When the initial system features selected, it usually turns out to be quite excessive. There are arguments "for" and 
"against" on the conservation of such redundancy. The argument "for" is that increasing the number of features allows 
more fully describe the objects. The argument "against": an increase in the number of features increases the "noise" in the 
data makes it difficult to process and leads to additional time for its implementation. 

Consequently, the argument "for" comes mainly from the statistical 'preconditions, while the argument "against" 
is pushed mainly by non-statistical. If practical motives are almost always important, the conditions "when running 
statistics are executed much less frequently than expected. In [1] includes such criteria for the applicability of statistical 
methods: 

• You can repeatedly repeat the experiment in the same conditions; 

• It is impossible to predict the outcome of the experiment due to the influence of a large number of random factors; 

• With an increasing number experimental results converge to certain values. 

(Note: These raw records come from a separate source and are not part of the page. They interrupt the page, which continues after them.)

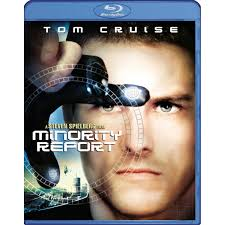 list top worst blu ray covers cinema enthusiast minority report i ask this question yet again what was the problem the old cover tom cruise has been airbrushed into oblivion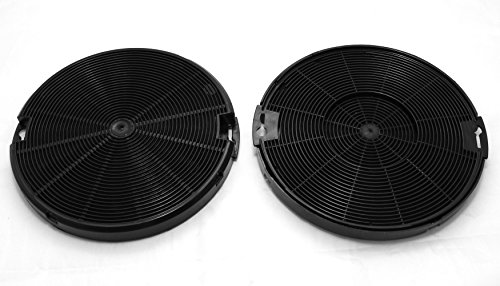 Electrolux 942492436 Filter - Dunstabzugshaube Kohlefilter (Schwarz, Carbon, Zanussi, EFC90151X, EFC60151X, ZHC6131X, 1 Stück)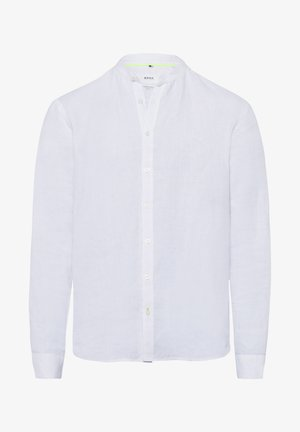 STYLE LARS - Camicia - white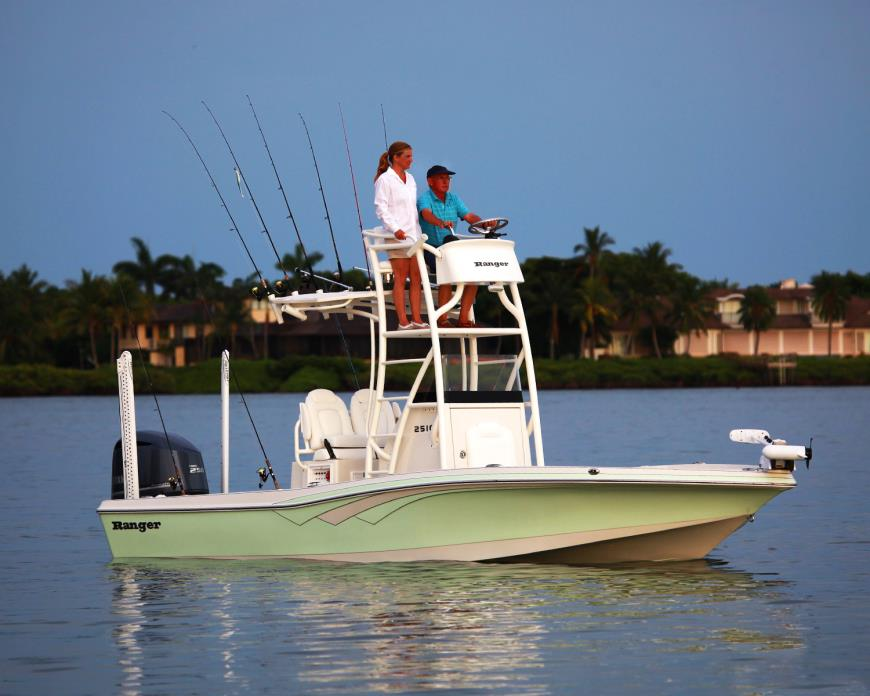 Ranger Jet Boats Vehicles For Sale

Moreover, the authors of [1] pointed out that the strict mathematical methods to verify the fulfillment of these 
conditions, in a particular case does not exist. They secrete sociology, demography, theory of reliability and quality as the 
sampling area, where these conditions are fulfilled in most cases. Very often, however, they are violated - wholly or partly 
- usually due to the fact that it is not carried out the second part of claim 1 criterion, i.e. not complied with the same 
experimental conditions. 

In connection with the search for an answer to the question: how many objects should be taken in compliance with 
the conditions of a statistical ensemble and how the signs should be measured fin terms of statistics and not a domain) to 
produce a result with a given accuracy, it is advisable to refer to the results of studies on the evaluation of recognition 
errors at different teaching sample volumes m and the number of signs of N [1-5]. You can draw the following conclusions: 

• The error increases rapidly with an increasing number signs of N and slowly decreases with increasing number of 

objects m; 

• Increasing the number of signs requires a significant increase in the volume of teaching sample to achieve the 

same error. 

Therefore, the paramount importance to choose the number of signs is to play non-statistical considerations 
arising from the nature of the problem being solved and the features of the subject area. Only when performing the static 
ensemble of conditions that are usually very difficult to check, you can be guided by the findings of the statistical evidence 
of the required amount to ensure the accuracy of the result. 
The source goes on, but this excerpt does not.